A lot less buyers out there at the moment, you know, and the demand and the supply for properties is still, even though it’s dropped off, it’s not reflected through the demands as much. But I think supply and demand issue at this point, I think it’s just purely a supply and demand issue. And if you’re at the right place at the right time with the right offer, then you can safeguard yourself against any, well, I wouldn’t say any, but significant risks in the future. I mean, using my example earlier on, if you’re buying, you know, at council land value, I really don’t think you can get as less risk as that, especially since the property is tenanted.
That’s what the dirt is worth, you know, not the house itself. The risk could be that if this thing, you know, it gets even worse and it just, you know, becomes significantly more eroding to the economy or globally or whatever it is. There could definitely be a worse downside, but I guess you kind of have to look at the upside as well. If you’re buying a three bedroom brick house, 30 Kilometres from a major capital city, you know, for 220,000, $230,000. How much further lower can it go if it does go lower. But I think more importantly, what’s the upside to that? If this thing is to have like a 12 month or a 24 month run, you know, in 12 months time or 24 months time, you might be able to potentially sell these houses right off the bat and make significant money out of it. So I think from an investor’s perspective, you just kind of have to look at, you know, as though you’re just buying at any other point in time, you have to look at the upside and the downside as well and just kind of make a decision on whether you think, you know, the upside is worth the risk.
A lot of people are going through financial hardships right now but it’s about making the most of a seller’s situation and trying to help them out.
It’s not about just taking pure advantage of sellers that are in really tricky situations. You know, this particular seller that we were working with is in a situation where, you know, letting their property go for the price that we bought it at still made more sense to them financially than if the bank went in and closed in on them. For them, this property would have still been sitting around not doing very much had we not sort of been negotiating and was timely in the sense that we could act quickly. We didn’t stuff around too much on finance conditions or building and pest conditions. Like we made the deal happen for them quickly, which was more of a priority for them rather than, you know, maybe sitting around waiting for 3 or 6 months, you know, and hoping for the right price to come along.

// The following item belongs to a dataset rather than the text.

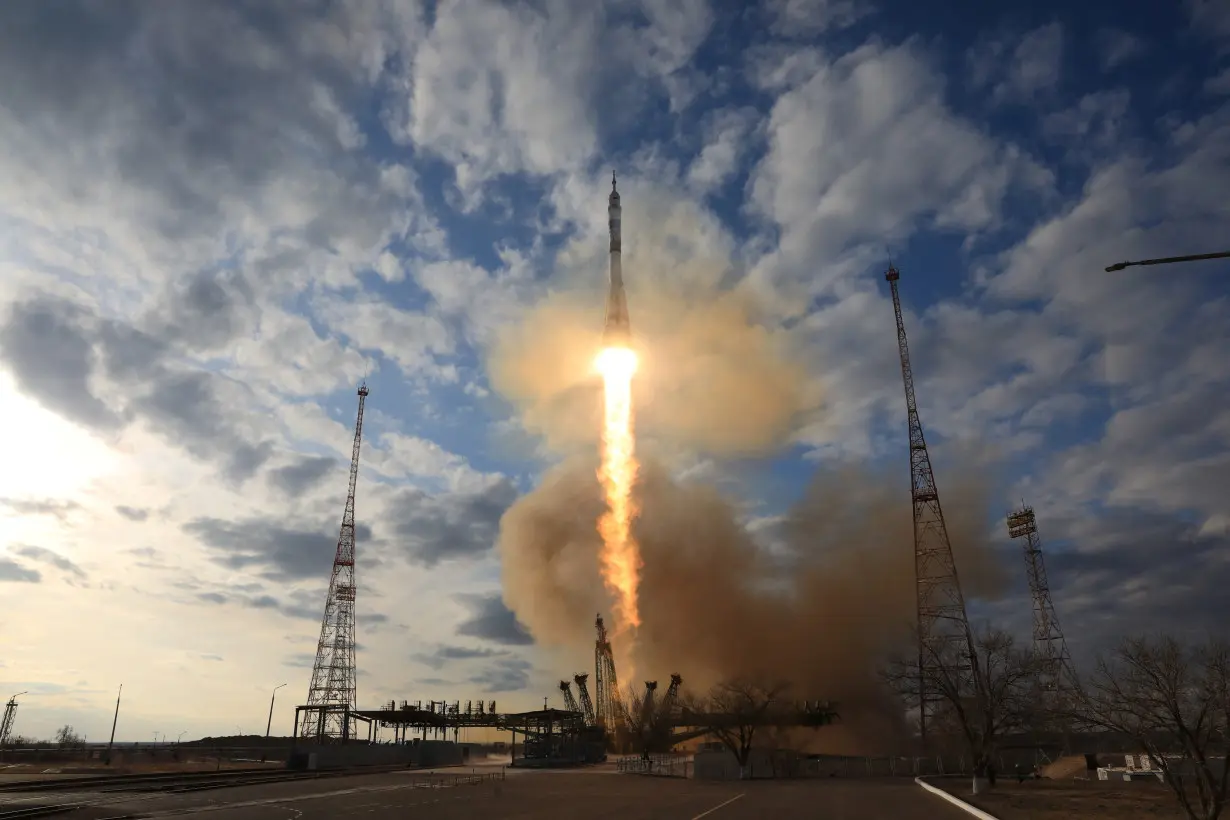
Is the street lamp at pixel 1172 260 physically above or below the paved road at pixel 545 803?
above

So, you know, that’s what I mean when I say, okay, you know, just be ready, you know, is what I’m trying to say. If you’re financially able to buy again, if you’re in any situation where you’re a little bit unstable, a little bit uncertain, then you know, it would probably make more sense for you to just sit it out for now, you know, even though there are deals to be done, I think the sleep at night factor is probably the most important thing in any of our lives. Even if we’re buying a property, even if we’re making really good money, if you can’t sleep at night, I think there’s no point to it at the end of the day. So that’s where I’m at at the moment.